If you’re a new TFSA investor who’s been rattled by the headlines that have been using that ominous “d” word (depression), there are ways to justify buying in the middle of a crashing market, as volatility goes above and beyond what you’re accustomed to.
We could be in for more pain, with an L-shaped recovery, or we could be at the bottom, with a V- or W-shaped recovery. Nobody knows, but it’s essential not to pay too much merit to shallow bottom calls, because they could prevent you from scooping up the opportunities of today, as you wait for a floor that may never be reached.
A great way for beginners to buy market crashes is to look to good, old-fashioned dividend stocks.

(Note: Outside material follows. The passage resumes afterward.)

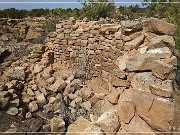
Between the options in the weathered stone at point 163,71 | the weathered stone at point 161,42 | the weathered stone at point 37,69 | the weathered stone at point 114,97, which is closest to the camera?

Capital gains come and go, but paid dividends are yours forever. And if you can spot a firm in great financial health with a solid track record of growing one’s dividend or keeping it intact during times of turmoil, you’ve got a chance to “lock-in” a sizeable and safe yield that’ll be yours to keep, whether or not shares bounce back.
A restaurant play that could actually do relatively decent during a pandemic
Consider Pizza Pizza Royalty (TSX:PZA), a 12.3%-yielding pizza play that’s taken a massive hit amid the coronavirus crisis. Restaurants have suffered a brunt of the damage of late, and Pizza Pizza wasn’t spared, despite being a restaurant with an impressive delivery capacity to feed the folks who are in self-quarantine.
Yes, Pizza Pizza is a quick-service restaurant, but I like to see it as a way to play the “stay-at-home” economy that’s become more pronounced amid the coronavirus pandemic. People are staying at home, and many are reluctant to go to the crowded grocery store. Fortunately, Pizza Pizza is one of those few restaurant plays that was designed with delivery in mind. As such, I think shares of the pizza kingpin shouldn’t have sold off as violently as the broader basket of restaurant stocks.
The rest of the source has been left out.